Follow-up MRIs were obtained for 454 (67.4%) participants at a median of 3.98 years post-randomization.

In this sub-study, WML volume increased in both treatment groups, however the increase was significantly less in the intensive treatment group. There was no significant difference in total brain volume change.

In the intensive treatment group, WML volume increased by 0.28 cm3 compared to 0.92 cm3 in the standard treatment group.

TBV decreased by 27.3 cm3 in the intensive treatment group versus 24.8 cm3 in the standard treatment group.

White matter lesions are frequently indicative of small vessel disease and linked to higher risk of stroke, dementia and higher mortality.

While white matter lesions are thought to increase the risk of vascular dementia, they also may be a risk factor for Alzheimer’s disease.

People living with dementia may have Alzheimer’s disease and white matter lesions at the same time.

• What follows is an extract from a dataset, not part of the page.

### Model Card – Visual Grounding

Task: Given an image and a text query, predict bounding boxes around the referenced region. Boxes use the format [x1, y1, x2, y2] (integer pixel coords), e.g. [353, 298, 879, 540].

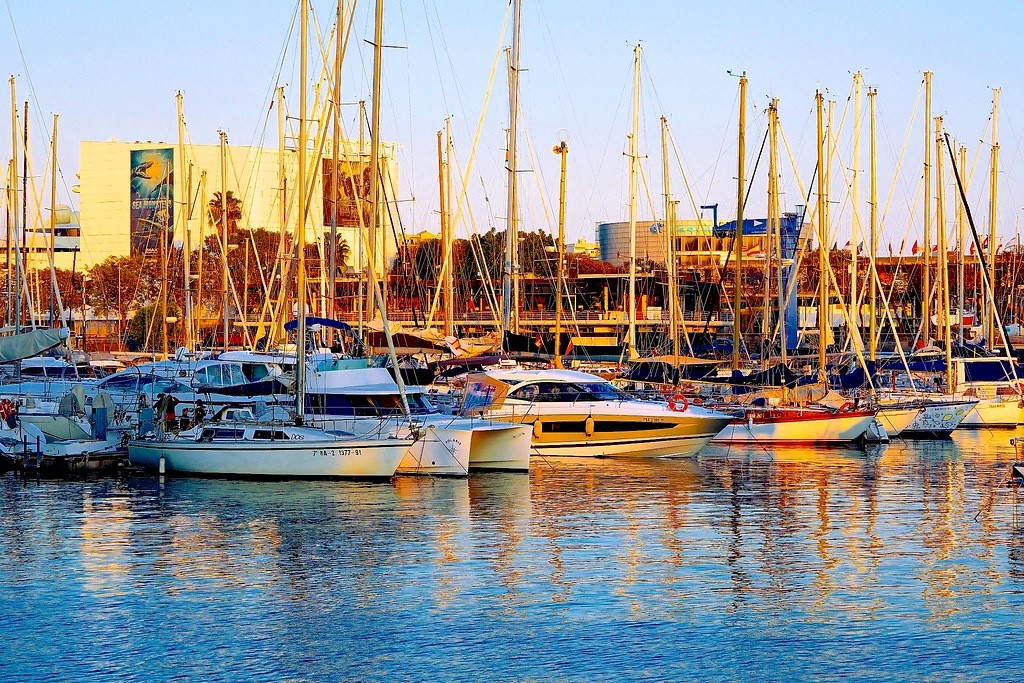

Research has demonstrated that when people have more than one type of disease-related brain changes, the cognitive consequences are greater.

Precision medicine emphasizes the customization and individualization of healthcare, with treatments and practices tailored to the specific patient’s situation and needs, often taking into account genes, environment, and lifestyle.

Sometimes called personalized medicine, it is a common approach in cancer and respiratory diseases.